::: Source extract :::

In the second of our series of blogs on women's mental health in connection with our upcoming conference, our intern Esther explores the effects of oral contraception on women's physical and mental health.

Oral Contraceptives (OCs) are the most popular method of contraception amongst women, with 3.5 million users in the UK. Introduced in the midst of the swinging 60s, the pill not only served as a catalyst to the sexual revolution but accelerated the emancipation of women. No longer did women have to sacrifice their career to be with their partner; no longer were they encumbered from investing in their education; and no longer were they bound by traditional gender roles. Women were given revolutionary control over their fertility.

Despite the cultural and societal transformations propelled by OC, copious physical side effects and health risks have surfaced since its inception. These include nausea, headaches, irregular bleeding and increased risks of developing breast cancer or thrombosis. However, whilst these are important physical health concerns to consider, there is little information available about how the pill may affect users’ mental well-being.

:::

Continue the passage on oral contraceptives and women's health, starting after its last sentence. The data that comes next has no connection to the passage on oral contraception.

::: Information shown :::

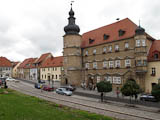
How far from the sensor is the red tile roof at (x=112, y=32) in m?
34.1

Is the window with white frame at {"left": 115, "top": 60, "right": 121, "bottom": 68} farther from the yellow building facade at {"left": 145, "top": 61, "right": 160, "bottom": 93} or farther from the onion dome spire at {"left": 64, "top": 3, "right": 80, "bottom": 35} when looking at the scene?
the onion dome spire at {"left": 64, "top": 3, "right": 80, "bottom": 35}

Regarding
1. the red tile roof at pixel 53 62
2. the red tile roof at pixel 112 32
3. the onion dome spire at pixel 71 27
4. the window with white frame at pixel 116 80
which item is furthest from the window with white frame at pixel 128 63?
the red tile roof at pixel 53 62

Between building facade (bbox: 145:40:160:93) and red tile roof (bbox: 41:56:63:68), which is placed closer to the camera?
building facade (bbox: 145:40:160:93)

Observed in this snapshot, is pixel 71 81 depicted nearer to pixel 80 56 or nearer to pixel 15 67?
pixel 80 56

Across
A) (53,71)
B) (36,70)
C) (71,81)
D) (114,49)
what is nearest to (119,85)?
(114,49)

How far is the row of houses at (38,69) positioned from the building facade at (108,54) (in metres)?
11.9

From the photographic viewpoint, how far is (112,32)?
126 ft

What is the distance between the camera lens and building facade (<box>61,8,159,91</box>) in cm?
3056

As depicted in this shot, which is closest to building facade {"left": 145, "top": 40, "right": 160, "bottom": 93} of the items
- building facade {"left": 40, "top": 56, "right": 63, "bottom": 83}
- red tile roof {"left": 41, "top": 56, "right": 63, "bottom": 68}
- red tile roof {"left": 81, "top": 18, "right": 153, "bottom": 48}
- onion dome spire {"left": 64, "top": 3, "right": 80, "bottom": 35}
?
red tile roof {"left": 81, "top": 18, "right": 153, "bottom": 48}

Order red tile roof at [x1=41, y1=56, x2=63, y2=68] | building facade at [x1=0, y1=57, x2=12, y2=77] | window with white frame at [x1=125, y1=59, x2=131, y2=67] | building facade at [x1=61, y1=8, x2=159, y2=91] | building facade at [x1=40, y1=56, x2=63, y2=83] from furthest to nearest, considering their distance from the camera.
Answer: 1. building facade at [x1=0, y1=57, x2=12, y2=77]
2. red tile roof at [x1=41, y1=56, x2=63, y2=68]
3. building facade at [x1=40, y1=56, x2=63, y2=83]
4. window with white frame at [x1=125, y1=59, x2=131, y2=67]
5. building facade at [x1=61, y1=8, x2=159, y2=91]

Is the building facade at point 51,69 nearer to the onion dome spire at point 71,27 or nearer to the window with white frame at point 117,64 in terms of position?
the onion dome spire at point 71,27

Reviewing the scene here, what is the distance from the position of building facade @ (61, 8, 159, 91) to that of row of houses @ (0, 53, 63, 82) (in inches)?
469

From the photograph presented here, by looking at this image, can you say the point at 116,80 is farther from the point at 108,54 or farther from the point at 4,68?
the point at 4,68

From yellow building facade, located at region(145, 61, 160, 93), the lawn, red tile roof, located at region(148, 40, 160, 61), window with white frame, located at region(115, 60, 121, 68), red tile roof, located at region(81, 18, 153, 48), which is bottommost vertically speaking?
the lawn
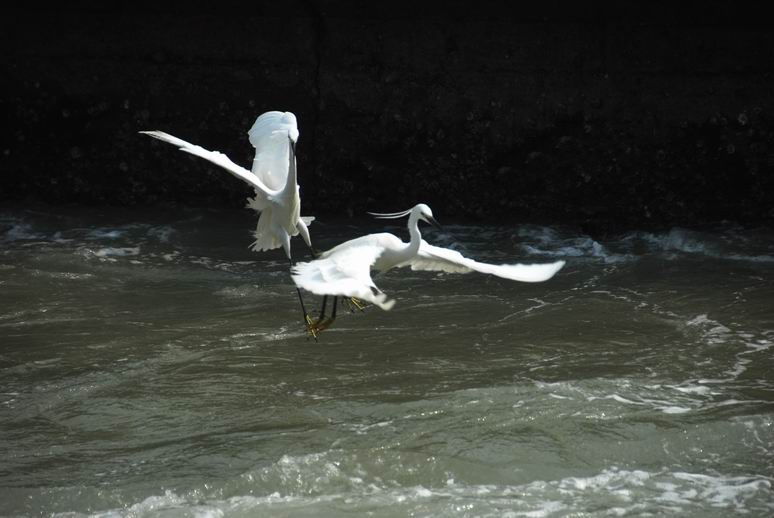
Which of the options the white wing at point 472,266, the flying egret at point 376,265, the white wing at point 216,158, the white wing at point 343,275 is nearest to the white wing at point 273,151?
the white wing at point 216,158

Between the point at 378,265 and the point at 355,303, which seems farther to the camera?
the point at 355,303

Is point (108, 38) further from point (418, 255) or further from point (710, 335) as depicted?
point (710, 335)

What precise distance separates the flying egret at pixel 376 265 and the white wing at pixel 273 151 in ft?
2.90

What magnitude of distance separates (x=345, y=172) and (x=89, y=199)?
7.62ft

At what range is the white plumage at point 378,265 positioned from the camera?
13.7ft

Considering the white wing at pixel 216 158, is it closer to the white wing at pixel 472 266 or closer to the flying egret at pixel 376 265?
the flying egret at pixel 376 265

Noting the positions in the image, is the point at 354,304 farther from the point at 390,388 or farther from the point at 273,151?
the point at 273,151

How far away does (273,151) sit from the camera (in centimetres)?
612

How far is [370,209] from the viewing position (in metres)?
9.41

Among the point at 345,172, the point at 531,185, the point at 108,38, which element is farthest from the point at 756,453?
the point at 108,38

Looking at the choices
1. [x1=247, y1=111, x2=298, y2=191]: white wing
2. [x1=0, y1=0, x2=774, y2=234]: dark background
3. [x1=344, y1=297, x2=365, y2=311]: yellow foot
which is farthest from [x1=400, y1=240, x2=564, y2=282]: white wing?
[x1=0, y1=0, x2=774, y2=234]: dark background

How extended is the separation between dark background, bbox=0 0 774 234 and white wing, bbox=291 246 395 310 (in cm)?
444

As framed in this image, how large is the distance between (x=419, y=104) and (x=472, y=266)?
4412 mm

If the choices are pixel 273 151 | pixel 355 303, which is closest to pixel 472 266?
pixel 355 303
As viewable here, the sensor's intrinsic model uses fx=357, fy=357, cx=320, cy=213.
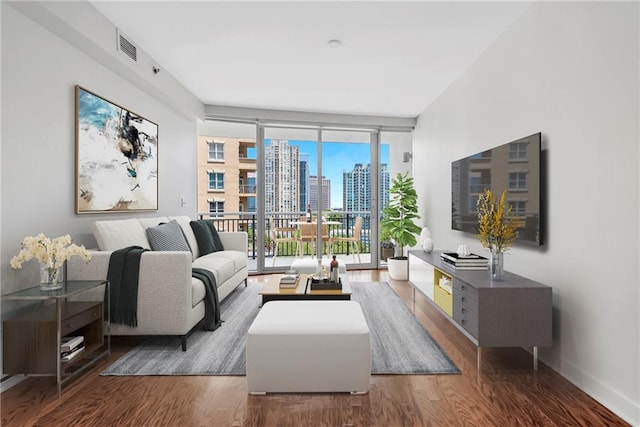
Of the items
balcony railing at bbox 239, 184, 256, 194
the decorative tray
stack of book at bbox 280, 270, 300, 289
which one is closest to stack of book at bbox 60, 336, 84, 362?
stack of book at bbox 280, 270, 300, 289

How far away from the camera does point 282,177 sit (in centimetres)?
593

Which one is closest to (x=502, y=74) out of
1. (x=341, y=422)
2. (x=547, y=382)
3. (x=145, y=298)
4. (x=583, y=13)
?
(x=583, y=13)

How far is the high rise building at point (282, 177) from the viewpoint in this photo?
19.2 feet

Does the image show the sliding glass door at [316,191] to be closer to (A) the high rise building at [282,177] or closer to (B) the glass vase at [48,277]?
(A) the high rise building at [282,177]

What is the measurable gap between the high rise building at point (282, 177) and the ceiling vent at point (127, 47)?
2681mm

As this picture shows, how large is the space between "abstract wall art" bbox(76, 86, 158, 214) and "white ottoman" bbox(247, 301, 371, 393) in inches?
79.7

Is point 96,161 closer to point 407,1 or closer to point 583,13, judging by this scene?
point 407,1

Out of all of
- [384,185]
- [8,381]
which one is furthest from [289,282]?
[384,185]

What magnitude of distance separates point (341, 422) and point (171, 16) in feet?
10.2

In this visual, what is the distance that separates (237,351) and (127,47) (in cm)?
280

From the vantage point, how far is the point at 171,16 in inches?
112

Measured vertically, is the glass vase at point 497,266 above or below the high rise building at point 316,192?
below

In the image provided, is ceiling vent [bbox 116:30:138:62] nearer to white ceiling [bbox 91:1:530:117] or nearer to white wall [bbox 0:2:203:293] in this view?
white ceiling [bbox 91:1:530:117]

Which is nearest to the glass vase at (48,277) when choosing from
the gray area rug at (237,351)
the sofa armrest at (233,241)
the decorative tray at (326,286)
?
the gray area rug at (237,351)
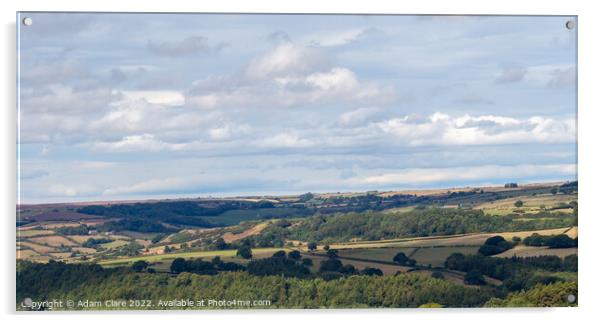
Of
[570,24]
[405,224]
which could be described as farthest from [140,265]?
[570,24]

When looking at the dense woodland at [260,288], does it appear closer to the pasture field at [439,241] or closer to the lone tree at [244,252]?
the lone tree at [244,252]

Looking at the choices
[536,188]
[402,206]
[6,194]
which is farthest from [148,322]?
[536,188]

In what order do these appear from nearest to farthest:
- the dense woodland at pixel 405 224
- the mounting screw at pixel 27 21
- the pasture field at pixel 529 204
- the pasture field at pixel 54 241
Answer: the mounting screw at pixel 27 21 → the pasture field at pixel 54 241 → the pasture field at pixel 529 204 → the dense woodland at pixel 405 224

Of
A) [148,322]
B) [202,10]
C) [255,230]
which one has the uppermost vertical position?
[202,10]

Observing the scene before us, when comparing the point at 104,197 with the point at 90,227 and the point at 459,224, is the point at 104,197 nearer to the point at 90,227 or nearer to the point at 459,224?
the point at 90,227

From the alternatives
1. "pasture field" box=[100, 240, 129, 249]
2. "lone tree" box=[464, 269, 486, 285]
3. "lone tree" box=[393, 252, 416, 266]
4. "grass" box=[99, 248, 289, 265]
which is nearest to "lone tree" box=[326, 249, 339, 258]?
"grass" box=[99, 248, 289, 265]

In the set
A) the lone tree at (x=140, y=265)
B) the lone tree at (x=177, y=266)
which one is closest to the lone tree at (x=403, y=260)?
the lone tree at (x=177, y=266)

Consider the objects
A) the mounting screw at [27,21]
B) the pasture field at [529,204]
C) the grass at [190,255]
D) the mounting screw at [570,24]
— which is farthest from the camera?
the pasture field at [529,204]
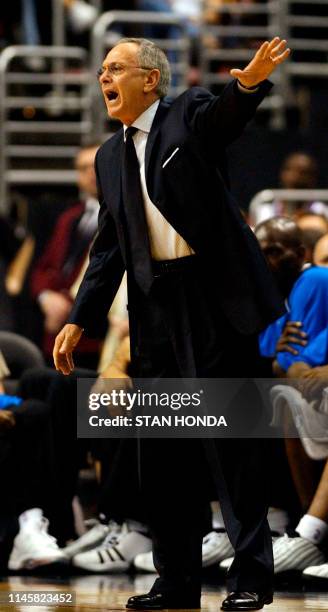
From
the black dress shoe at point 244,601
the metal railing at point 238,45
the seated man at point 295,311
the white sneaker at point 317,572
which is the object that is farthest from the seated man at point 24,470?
the metal railing at point 238,45

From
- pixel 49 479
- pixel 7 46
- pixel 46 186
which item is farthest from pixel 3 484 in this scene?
pixel 7 46

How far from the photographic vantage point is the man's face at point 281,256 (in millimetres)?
5770

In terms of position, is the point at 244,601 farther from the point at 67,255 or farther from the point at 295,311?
the point at 67,255

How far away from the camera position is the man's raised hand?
469 centimetres

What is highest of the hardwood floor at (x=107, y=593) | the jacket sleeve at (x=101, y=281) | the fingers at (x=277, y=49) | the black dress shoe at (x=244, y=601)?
the fingers at (x=277, y=49)

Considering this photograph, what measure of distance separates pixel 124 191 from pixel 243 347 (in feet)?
2.05

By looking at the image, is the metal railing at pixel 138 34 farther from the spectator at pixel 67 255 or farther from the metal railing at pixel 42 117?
the spectator at pixel 67 255

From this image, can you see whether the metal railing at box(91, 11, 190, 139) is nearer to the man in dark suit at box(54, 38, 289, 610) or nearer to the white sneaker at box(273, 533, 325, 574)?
the white sneaker at box(273, 533, 325, 574)

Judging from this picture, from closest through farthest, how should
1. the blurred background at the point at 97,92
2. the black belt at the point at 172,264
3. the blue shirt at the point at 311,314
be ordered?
the black belt at the point at 172,264, the blue shirt at the point at 311,314, the blurred background at the point at 97,92

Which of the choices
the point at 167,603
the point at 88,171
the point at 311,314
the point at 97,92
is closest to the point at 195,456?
the point at 167,603

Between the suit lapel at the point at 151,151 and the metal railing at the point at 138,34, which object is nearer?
the suit lapel at the point at 151,151

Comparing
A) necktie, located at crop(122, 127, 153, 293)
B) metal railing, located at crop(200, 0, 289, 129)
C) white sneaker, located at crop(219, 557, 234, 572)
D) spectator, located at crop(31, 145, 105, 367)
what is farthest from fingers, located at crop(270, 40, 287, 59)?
metal railing, located at crop(200, 0, 289, 129)

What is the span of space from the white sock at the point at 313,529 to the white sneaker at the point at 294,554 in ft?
0.08

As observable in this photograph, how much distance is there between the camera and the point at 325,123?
11352 millimetres
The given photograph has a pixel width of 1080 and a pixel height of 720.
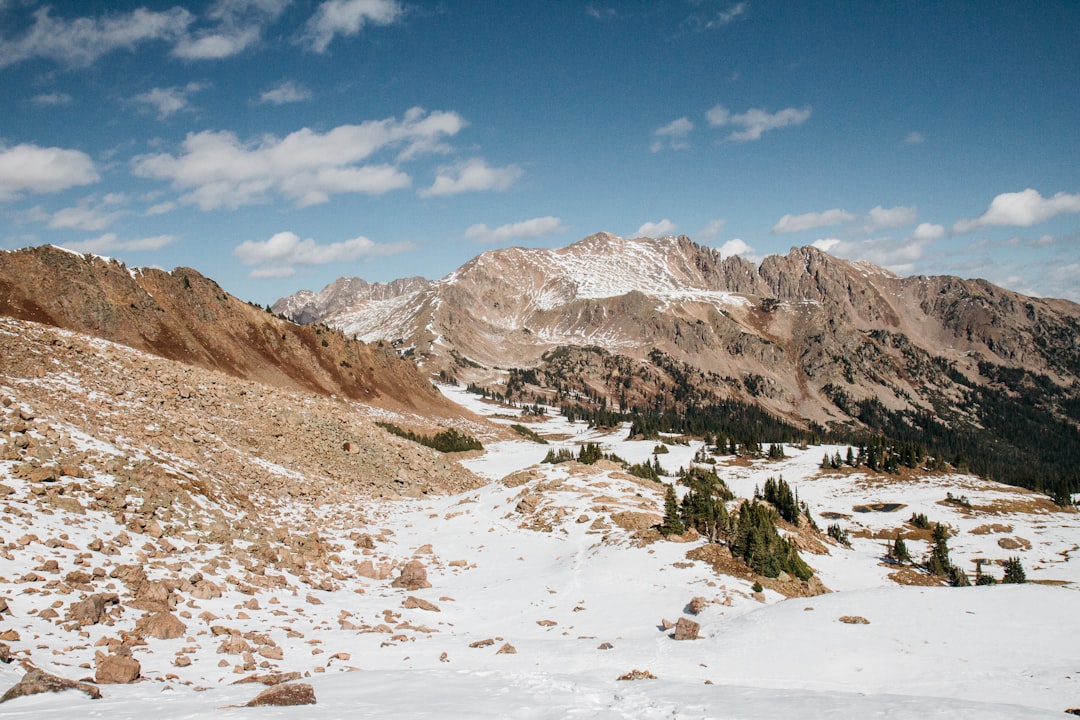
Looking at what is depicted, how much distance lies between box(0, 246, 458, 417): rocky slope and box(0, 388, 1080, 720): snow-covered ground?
5453 cm

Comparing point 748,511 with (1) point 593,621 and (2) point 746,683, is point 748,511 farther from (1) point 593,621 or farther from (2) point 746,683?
(2) point 746,683

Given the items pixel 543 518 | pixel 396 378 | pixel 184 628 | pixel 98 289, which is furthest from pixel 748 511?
pixel 396 378

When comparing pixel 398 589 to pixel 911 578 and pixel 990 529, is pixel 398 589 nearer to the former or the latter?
pixel 911 578

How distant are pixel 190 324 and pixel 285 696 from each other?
267 ft

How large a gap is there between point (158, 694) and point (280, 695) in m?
2.40

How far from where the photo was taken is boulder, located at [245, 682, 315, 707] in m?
9.02

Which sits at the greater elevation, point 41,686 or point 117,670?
point 41,686

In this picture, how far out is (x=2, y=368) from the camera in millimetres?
29219

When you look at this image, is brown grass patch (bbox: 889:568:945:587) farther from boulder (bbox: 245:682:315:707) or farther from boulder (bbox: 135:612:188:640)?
boulder (bbox: 135:612:188:640)

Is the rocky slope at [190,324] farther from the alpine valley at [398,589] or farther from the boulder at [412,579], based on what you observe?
the boulder at [412,579]

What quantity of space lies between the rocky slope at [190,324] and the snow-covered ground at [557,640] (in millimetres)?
54526

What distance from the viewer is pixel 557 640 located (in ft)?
55.2

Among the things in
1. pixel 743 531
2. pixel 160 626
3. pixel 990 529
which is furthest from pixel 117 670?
pixel 990 529

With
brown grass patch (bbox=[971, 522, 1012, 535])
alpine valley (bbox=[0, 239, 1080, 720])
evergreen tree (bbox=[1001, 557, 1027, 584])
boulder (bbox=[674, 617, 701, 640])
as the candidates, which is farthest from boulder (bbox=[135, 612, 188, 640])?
brown grass patch (bbox=[971, 522, 1012, 535])
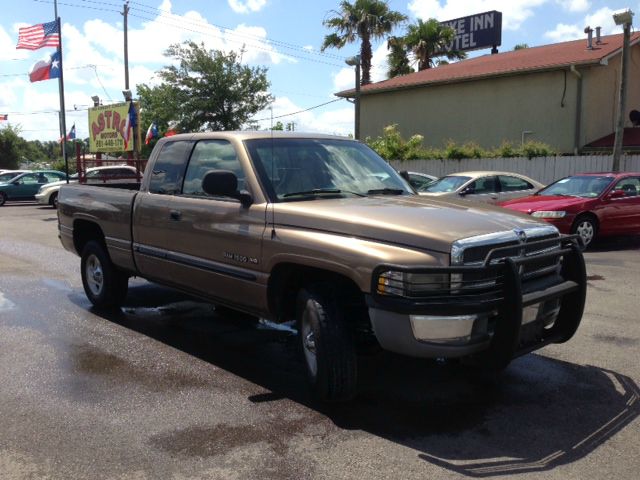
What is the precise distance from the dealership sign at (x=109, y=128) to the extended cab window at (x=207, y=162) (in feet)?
61.1

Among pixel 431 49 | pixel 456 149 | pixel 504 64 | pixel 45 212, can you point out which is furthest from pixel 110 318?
pixel 431 49

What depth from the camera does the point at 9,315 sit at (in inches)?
271

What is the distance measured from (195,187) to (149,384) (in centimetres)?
177

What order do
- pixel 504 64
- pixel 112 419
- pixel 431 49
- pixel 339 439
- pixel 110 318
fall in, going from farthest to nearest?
pixel 431 49
pixel 504 64
pixel 110 318
pixel 112 419
pixel 339 439

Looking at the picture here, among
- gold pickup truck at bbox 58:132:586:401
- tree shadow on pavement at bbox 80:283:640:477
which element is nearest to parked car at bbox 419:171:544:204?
gold pickup truck at bbox 58:132:586:401

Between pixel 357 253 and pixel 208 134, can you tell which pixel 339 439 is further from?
pixel 208 134

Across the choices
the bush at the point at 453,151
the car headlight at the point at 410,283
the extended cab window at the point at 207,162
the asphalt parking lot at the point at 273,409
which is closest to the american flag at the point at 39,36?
the bush at the point at 453,151

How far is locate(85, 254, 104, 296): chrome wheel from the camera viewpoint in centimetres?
706

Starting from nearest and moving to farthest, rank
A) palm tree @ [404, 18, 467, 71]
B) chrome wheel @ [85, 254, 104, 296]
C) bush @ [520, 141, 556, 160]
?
chrome wheel @ [85, 254, 104, 296], bush @ [520, 141, 556, 160], palm tree @ [404, 18, 467, 71]

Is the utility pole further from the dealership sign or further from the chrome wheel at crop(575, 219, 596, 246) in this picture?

:::

### Answer to this task
A recent study carried out in Denmark of over one million women aged 15-34 discovered two pertinent links. Firstly, women taking the pill were more likely to be prescribed an antidepressant compared to non-users, particularly amongst 15-19-year olds. Secondly, the use of hormonal contraceptives (HCs) are ‘positively associated with subsequent suicide attempt and suicide’. Despite some medical professionals explaining away such findings with “teenage heartbreak”, the British Medical Journal (BMJ) explain why OCs can be detrimental to users’ mental health. Continuous use of OCs, specifically progestogen only, lead to ‘prolonged increases in monoamine oxidase activity’ which controls mood and behaviour. They conclude that ‘depressive mood changes increase with increasing progestogenic potency’. Although studies are in short supply, they paint a perturbing picture.

Many OC users have shared their experiences about how the pill has affected their mental health. One woman expressed: ‘I found myself so anxious that it mimicked the symptoms of a heart attack; depressed enough to cry every day about anything and convinced I was dying’. Vicky Spratt, Deputy Editor of The Debrief, describes what she went through as ‘terrifying’. She writes: ‘I didn’t recognise myself; I didn’t like myself and I couldn’t live my life...’ Consequently, Spratt launched an investigation into the link between OCs and mental health. The Debrief reviewed 1,022 readers aged 18-30, of which 93% were using or had used the pill. 58% of these believed the pill had negatively affected their mental health.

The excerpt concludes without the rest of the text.